No salía de mi asombro viendo pasar, sobre el lateral de un autobús, la cara del Montilla acompañada de la siguiente frase: "Sigo creyendo en la justicia social". Parecía de cachondeo. No sabía si reírme o llorar.
Pero el destino me deparaba algo mejor: al alejarse el autobús, pude ver, en su parte trasera, al mismo Montilla con un "Sigo creyendo en la política". Había que tener cojones para lanzar una campaña así justo cuando las cloacas estaban reventando y toneladas de corrupción salían a borbotones a la superficie.
Si la primera afirmación sonaba a burla a la luz de las últimas medidas gubernamentales pero aún era capaz de encontrar alguna aceptación, la segunda parecía una provocación.
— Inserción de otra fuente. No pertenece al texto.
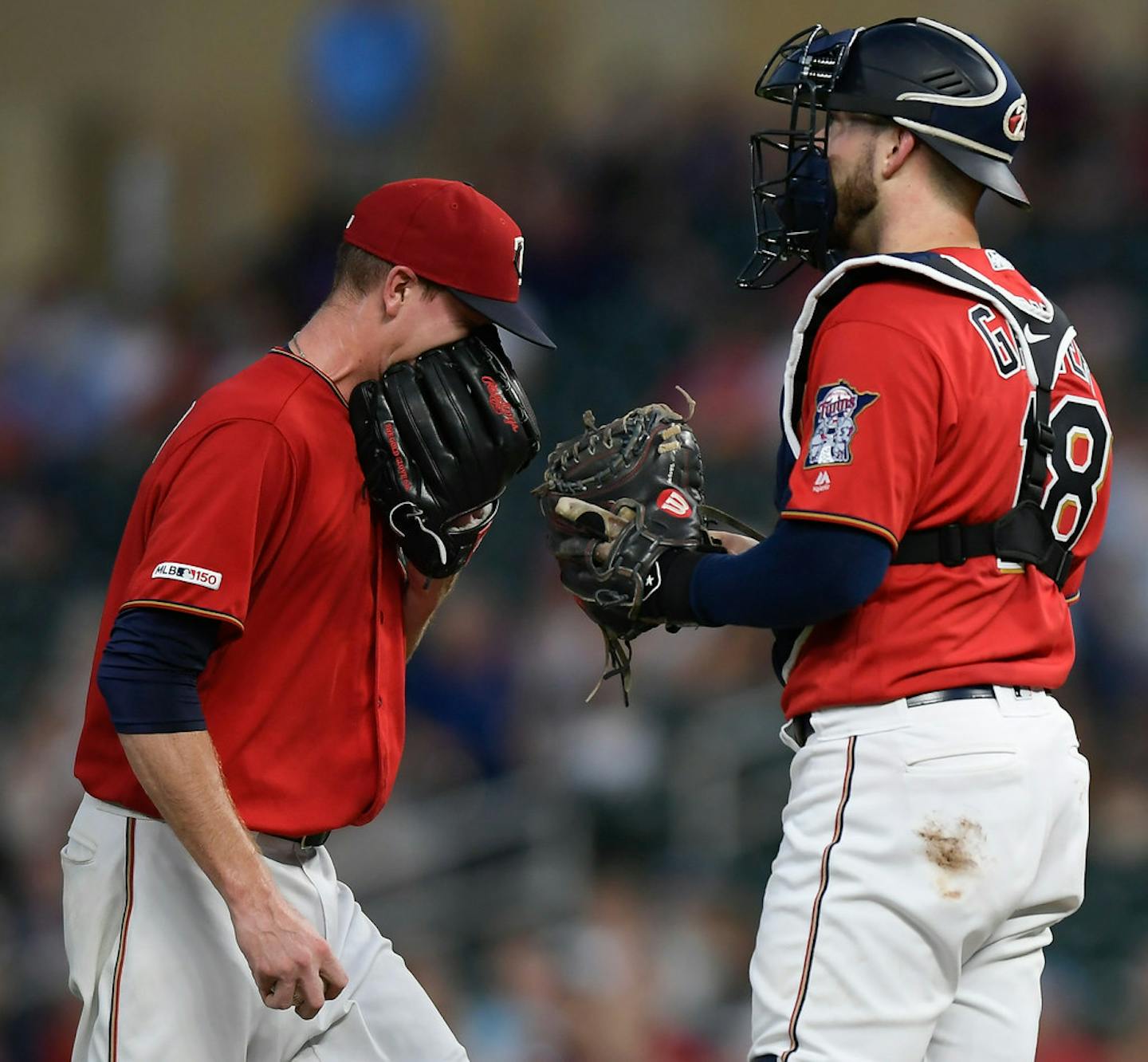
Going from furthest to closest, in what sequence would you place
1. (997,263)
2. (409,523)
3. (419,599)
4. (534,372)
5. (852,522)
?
(534,372) → (419,599) → (409,523) → (997,263) → (852,522)

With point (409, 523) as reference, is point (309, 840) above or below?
below

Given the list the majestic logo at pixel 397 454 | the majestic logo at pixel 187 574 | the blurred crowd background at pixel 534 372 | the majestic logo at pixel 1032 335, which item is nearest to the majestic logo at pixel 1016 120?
the majestic logo at pixel 1032 335

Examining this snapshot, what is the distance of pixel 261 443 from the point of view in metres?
2.73

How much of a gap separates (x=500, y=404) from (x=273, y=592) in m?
0.50

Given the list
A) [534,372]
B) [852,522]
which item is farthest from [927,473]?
[534,372]

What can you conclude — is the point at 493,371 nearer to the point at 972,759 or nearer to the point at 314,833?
the point at 314,833

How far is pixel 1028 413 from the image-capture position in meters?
2.67

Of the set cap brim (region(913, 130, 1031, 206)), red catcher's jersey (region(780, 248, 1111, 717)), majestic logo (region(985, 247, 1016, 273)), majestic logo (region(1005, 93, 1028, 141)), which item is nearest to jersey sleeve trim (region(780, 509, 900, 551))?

Una amplia mayoría ve hoy en la política el chiringuito de unos pocos, algo que no trae más que problemas y sin lo que estaríamos mejor. Y todo hay que decirlo: si hablamos de la política
de facto, de la alta política de los consistorios y parlamentos, buena parte de razón no les falta. ¿Cuál es, entonces, el cálculo electoral que lleva al PSC a proclamar su vinculación con la política cuando lo que procede es agachar la cabeza y confesar los errores cometidos?
Siguen intentando vivir de las rentas. Como no se ha llegado a producir una explosión social de rechazo contra la política, el desgaste nunca se impone; siempre, al afrontar las próximas elecciones, es más rentable tirarse el farol y decir que aún se cree en la política. Pero el avance de la abstención es progresivo. España va con un calendario algo atrasado en este sentido respecto a la avanzadilla de Europa, pero sigue el mismo camino. La aversión a la política y a los políticos va ganando terreno y perjudica, significativamente más, a la izquierda.
Si se sigue insistiendo en ignorar la despolitización de las bases de la izquierda, si se siguen utilizando las viejas fórmulas repitiendo que las cosas podrían ir peor, auguro dos escenarios posibles.
Una deriva a la norteamericana hacia un "sistema de partidos" que ni merece tal nombre, dado que los cauces de actuación forman, de hecho, parte del aparato del Estado. El montaje dispone de la suficiente flexibilidad como para permitir la emergencia de un Obama o de un Bush según el caso. Pero por muy diversos que sean los personajes ni por asomo pueden amenazar la respetabilidad burguesa de la gran política y la continuidad de los principales intereses que se hallan tras ellos. La izquierda se queda fuera, dividida, descafeinada, condenada a debatir consigo misma sin nadie que la escuche.
El otro escenario es la consolidación de nuevas fuerzas políticas con discursos de regeneración y despolitización. Su pretendido apoliticismo y su discurso tecnocrático oculta políticas antisociales y xenófobas. Su arco se extiende desde la extrema derecha pura y dura, como ya pasa en muchos países de Europa, hasta formaciones oportunistas y demagogas del tipo de UPyD.
Ambos escenarios suponen la completa expulsión de toda izquierda medianamente transformadora de las instituciones. No es derrotismo: sólo un aviso para los que, al estilo de Montilla, piensan seguir tratando de idiota a la gente.